» Extract provided

◆ ◆ ◆

Describe your most memorable vacation.

In the closing years of the Soviet Union, wherein the West began to be hopeful about the effects of Mikhail Gorbachev as a new kind of leader in charge, Geoff and I set off a package trip offered by the Soviet state tourist organisation, Intourist. The classic tour involved a flight to Moscow for a stay there with various tours, a train journey overnight to the then Leningrad with more tours and a flight back home there.
Of course, the sights were wonderful, but the memories that stay with me are not the onion domes of St Basil’s in the Kremlin, the Winter and Summer Pace in Leningrad, and so much else but the feel of the people and the place. Riding a public trolleybus was strange but fascinating. 5 kopecks, a vanishingly small amount, bought any journey in Moscow then. It was bought by purchasing a ticket on an automated box by the doors. Most could not get near the box, and the automatic response of Moscow citizens was for huge quantities of 5 kopeck coins to be passed across the bus and tickets passed back. How each coin married to each ticket seemed a mystery but it worked even though the air above the multiple heads seemed a network of interchanging hands.

◆ ◆ ◆

» Supplied material
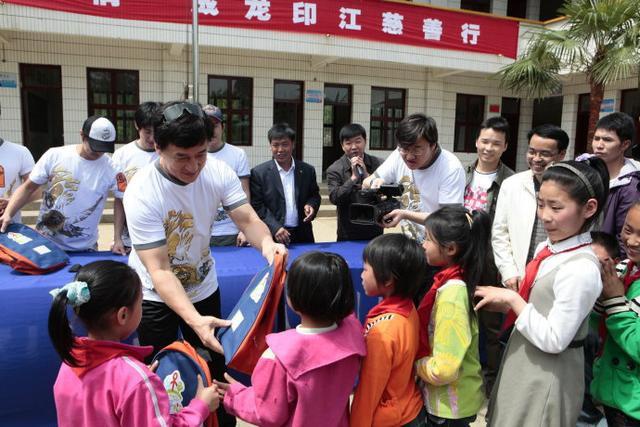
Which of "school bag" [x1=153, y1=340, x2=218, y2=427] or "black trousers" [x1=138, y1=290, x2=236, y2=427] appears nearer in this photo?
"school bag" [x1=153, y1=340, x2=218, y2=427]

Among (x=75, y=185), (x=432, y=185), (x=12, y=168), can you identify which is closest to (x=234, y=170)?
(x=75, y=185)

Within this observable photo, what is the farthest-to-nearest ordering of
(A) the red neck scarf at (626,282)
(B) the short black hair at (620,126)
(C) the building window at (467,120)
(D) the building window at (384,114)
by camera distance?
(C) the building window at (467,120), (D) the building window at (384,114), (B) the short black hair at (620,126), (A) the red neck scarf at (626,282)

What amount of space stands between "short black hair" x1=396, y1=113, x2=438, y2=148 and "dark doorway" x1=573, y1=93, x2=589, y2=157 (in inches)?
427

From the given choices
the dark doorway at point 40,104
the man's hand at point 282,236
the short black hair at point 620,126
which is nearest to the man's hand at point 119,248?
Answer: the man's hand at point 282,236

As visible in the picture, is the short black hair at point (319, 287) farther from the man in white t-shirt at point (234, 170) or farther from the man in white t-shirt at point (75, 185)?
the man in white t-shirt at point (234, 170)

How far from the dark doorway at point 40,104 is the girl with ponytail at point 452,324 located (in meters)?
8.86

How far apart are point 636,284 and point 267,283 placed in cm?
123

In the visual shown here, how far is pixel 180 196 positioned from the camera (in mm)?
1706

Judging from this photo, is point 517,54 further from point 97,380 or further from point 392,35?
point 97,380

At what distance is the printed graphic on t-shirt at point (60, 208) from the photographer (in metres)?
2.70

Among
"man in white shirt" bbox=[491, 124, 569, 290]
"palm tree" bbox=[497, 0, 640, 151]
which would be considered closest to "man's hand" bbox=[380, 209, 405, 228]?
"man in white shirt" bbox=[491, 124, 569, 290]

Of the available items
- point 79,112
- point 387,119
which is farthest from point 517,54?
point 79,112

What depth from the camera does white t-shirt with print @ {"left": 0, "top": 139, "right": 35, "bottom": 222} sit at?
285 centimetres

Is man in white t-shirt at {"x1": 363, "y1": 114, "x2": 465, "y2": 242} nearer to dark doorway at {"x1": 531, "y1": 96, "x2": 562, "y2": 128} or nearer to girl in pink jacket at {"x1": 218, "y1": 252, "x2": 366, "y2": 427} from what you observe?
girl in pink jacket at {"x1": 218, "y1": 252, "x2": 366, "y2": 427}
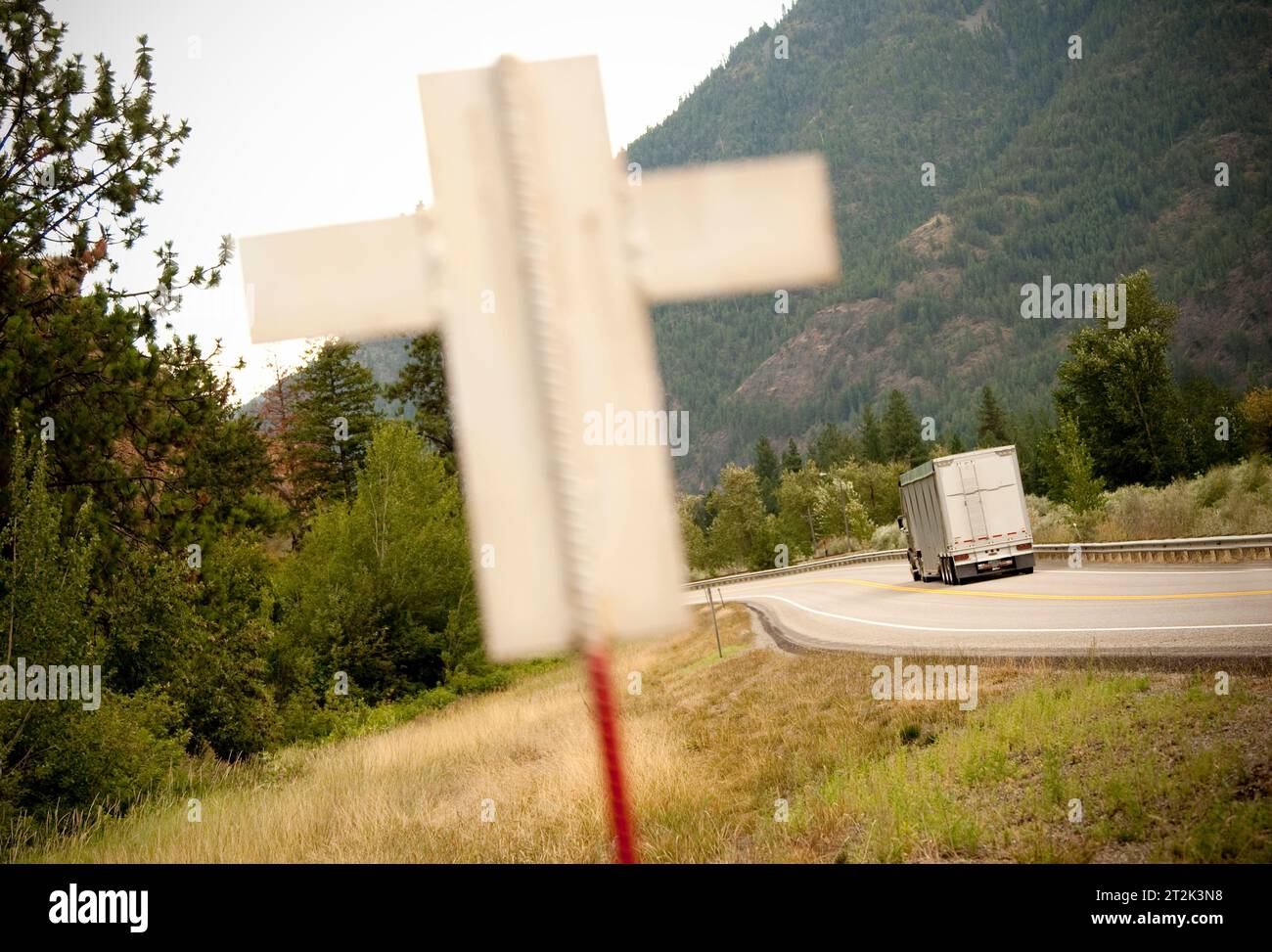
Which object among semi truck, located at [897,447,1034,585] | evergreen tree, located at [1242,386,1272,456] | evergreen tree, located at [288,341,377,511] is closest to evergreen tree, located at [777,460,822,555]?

◆ ◆ ◆

» What this exercise asks
a - Transcribe from the Soviet trip account, starting with "Describe your most" and going on through "back home there.".
b - In the Soviet trip account, what did any single trolleybus journey in Moscow cost at the time?

» Written responses
a -
Describe your most memorable vacation.

In the closing years of the Soviet Union, wherein the West began to be hopeful about the effects of Mikhail Gorbachev as a new kind of leader in charge, Geoff and I set off a package trip offered by the Soviet state tourist organisation, Intourist. The classic tour involved a flight to Moscow for a stay there with various tours, a train journey overnight to the then Leningrad with more tours and a flight back home there.

b - 5 kopecks